Turning to the merits, the record of this matter supports the hearing committee's factual findings. Essentially, respondent abdicated his professional responsibilities to others in his law office, which in turn facilitated a pattern of fraudulent real estate closings. Importantly, however, respondent did not originate the fraudulent scheme and was not an active participant in it. He also failed to refund an unearned legal fee. Based on these facts, respondent has violated Rules 1.5(f)(6), 5.1, and 5.3 of the Rules of Professional Conduct.
Having found evidence of professional misconduct, we now turn to a determination of the appropriate sanction for respondent's actions. In determining a sanction, we are mindful that disciplinary proceedings are designed to maintain high standards of conduct, protect the public, preserve the integrity of the profession, and deter future misconduct. Louisiana State Bar Ass'n v. Reis, 513 So.2d 1173 (La.1987). The discipline to be imposed depends upon the facts of each case and the seriousness of the offenses involved considered in light of any aggravating and mitigating circumstances. Louisiana State Bar Ass'n v. Whittington, 459 So.2d 520 (La.1984).
Respondent knowingly and intentionally violated duties owed to his clients, the legal system, and the legal profession. His misconduct caused actual harm to his clients and to the legal profession. The baseline sanction for this type of misconduct is suspension.

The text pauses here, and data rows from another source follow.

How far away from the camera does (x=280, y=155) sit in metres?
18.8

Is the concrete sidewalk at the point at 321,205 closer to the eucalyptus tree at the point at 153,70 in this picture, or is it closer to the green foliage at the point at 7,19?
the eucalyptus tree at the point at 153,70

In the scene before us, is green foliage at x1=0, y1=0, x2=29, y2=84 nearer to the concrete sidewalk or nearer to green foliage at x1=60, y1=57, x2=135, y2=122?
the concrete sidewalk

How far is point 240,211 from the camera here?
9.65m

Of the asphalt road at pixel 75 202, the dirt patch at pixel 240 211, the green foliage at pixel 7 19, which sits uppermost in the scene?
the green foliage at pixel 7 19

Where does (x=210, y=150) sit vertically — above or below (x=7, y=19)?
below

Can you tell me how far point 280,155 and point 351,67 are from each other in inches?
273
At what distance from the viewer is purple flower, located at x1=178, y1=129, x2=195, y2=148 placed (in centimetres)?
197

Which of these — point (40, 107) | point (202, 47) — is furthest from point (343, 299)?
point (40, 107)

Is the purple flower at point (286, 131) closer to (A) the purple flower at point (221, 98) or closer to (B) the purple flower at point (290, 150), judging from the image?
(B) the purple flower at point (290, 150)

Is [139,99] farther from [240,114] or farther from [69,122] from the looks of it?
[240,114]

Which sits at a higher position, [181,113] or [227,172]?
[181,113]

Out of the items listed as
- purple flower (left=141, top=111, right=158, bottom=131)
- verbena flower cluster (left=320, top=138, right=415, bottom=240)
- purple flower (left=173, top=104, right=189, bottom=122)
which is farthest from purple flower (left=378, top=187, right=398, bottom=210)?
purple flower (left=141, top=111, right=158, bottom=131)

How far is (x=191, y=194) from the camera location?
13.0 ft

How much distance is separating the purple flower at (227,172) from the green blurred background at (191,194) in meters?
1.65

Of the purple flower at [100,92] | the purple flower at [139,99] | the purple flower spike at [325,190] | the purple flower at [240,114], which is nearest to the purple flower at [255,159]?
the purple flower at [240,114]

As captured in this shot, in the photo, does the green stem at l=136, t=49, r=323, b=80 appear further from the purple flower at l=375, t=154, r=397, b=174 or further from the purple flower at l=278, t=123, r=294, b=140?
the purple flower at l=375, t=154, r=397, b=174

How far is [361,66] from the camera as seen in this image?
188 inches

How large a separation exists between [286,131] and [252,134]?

In mitigation, we agree with the committee and the board that respondent is remorseful for his misconduct and that he has displayed a cooperative attitude toward these proceedings. The following aggravating factors are present: a prior disciplinary record, a selfish motive, a pattern of misconduct, multiple offenses, vulnerability of the victims, and substantial experience in the practice of law.
Under these circumstances, we find respondent's misconduct warrants an actual period of suspension of six months. Following his suspension, respondent shall be placed on supervised probation for a period of one year. During the period of probation, respondent shall attend the Ethics School program offered by the Louisiana State Bar Association and make restitution of $750 plus legal interest to the Alton Landry, Sr. family.
Upon review of the findings and recommendations of the hearing committee and disciplinary board, and considering the record, briefs, and oral argument, it is ordered that Owen J. Trahant, Jr., Louisiana Bar Roll number 12890, be and he hereby is suspended from the practice of law for six months, followed by a one-year period of supervised probation governed by the terms and conditions set forth in this opinion. All costs and expenses in the matter are assessed against respondent in accordance with Supreme Court Rule XIX, § 10.1, with legal interest to commence thirty days from the date of finality of this court's judgment until paid.
While I agree that respondent violated the Rules of Professional Conduct, I disagree that his violation warrants a six-month suspension from the practice of law. I find that respondent's conduct was more in the nature of a negligent failure to supervise his staff, rather than knowing or intentional. Therefore, I would impose a less significant sanction than the majority imposes.